CF2179D Blackslex and Penguin Civilization

Description

Penguins are civilized creatures that communicate using permutations. Blackslex, as a penguin researcher, must study their means of communication. For a given integer $ n $ , consider permutations $ ^{\text{∗}} $ $ p $ of the array $ [0, 1, \ldots, 2^n - 1] $ . Define $$$ S(p) \;=\; \sum_{i=0}^{2^n-1} \operatorname{popcount}\!\bigl(p_0 \mathbin{\&} p_1 \mathbin{\&} \cdots \mathbin{\&} p_i\bigr), $$$ where $ \operatorname{popcount}(z) $ is the number of $ 1 $ -bits in the binary representation of $ z $ (for instance, $ \operatorname{popcount}(5) = 2 $ because $ 5 = 101_2 $ has two $ 1 $ -bits in the binary representation), and $ \& $ denotes the [bitwise AND operation](https://en.wikipedia.org/wiki/Bitwise_operation#AND). . A permutation is considered sacred if it maximizes $ S(p) $ . Find the lexicographically minimal $ ^{\text{†}} $ sacred permutation. $ ^{\text{∗}} $ A permutation of length $ n $ is an array consisting of $ n $ distinct integers from $ 1 $ to $ n $ in arbitrary order.
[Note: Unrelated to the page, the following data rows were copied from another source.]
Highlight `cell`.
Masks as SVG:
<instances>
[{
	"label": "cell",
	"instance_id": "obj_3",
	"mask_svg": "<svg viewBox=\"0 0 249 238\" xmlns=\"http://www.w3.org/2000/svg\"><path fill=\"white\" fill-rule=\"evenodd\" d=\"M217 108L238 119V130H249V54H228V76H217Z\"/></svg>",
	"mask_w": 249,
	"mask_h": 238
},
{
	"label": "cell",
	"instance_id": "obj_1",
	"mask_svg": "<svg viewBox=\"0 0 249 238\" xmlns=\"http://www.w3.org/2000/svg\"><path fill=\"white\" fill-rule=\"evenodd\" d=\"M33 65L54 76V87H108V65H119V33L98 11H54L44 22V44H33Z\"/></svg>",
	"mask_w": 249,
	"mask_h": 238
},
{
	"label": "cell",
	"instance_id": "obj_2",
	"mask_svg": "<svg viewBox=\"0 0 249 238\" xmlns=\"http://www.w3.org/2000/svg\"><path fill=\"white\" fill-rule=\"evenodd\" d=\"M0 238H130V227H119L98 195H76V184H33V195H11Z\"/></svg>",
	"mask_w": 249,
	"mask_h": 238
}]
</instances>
For example, $ [2,3,1,5,4] $ is a permutation, but $ [1,2,2] $ is not a permutation ( $ 2 $ appears twice in the array), and $ [1,3,4] $ is also not a permutation ( $ n=3 $ but there is $ 4 $ in the array). $ ^{\text{†}} $ An array $ a $ is lexicographically smaller than an array $ b $ of the same size if and only if the following holds: - in the first position where $ a $ and $ b $ differ, the array $ a $ has a smaller element than the corresponding element in $ b $ .

Input Format

The first line contains a single integer $ t $ ( $ 1 \le t \le 16 $ ) — the number of test cases. Each test case contains a single integer $ n $ ( $ 1 \le n \le 16 $ ). It is guaranteed that the sum of $ 2^n $ over all test cases does not exceed $ 2^{16} $ .

Output Format

For each test case, output $ 2^n $ integers $ p_0, p_1, \ldots, p_{2^n-1} $ — the required permutation.

Explanation/Hint

For the first test case, there are two possible permutations. - $ p = [0, 1] $ , $ S(p) = 0 $ - $ p = [1, 0] $ , $ S(p) = 1 $ For the second test case, $ S([3, 1, 0, 2]) = 3 $ is sacred. There are other permutations $ p $ that are sacred, such as $ p = [3, 2, 0, 1] $ , but those are not lexicographically minimal.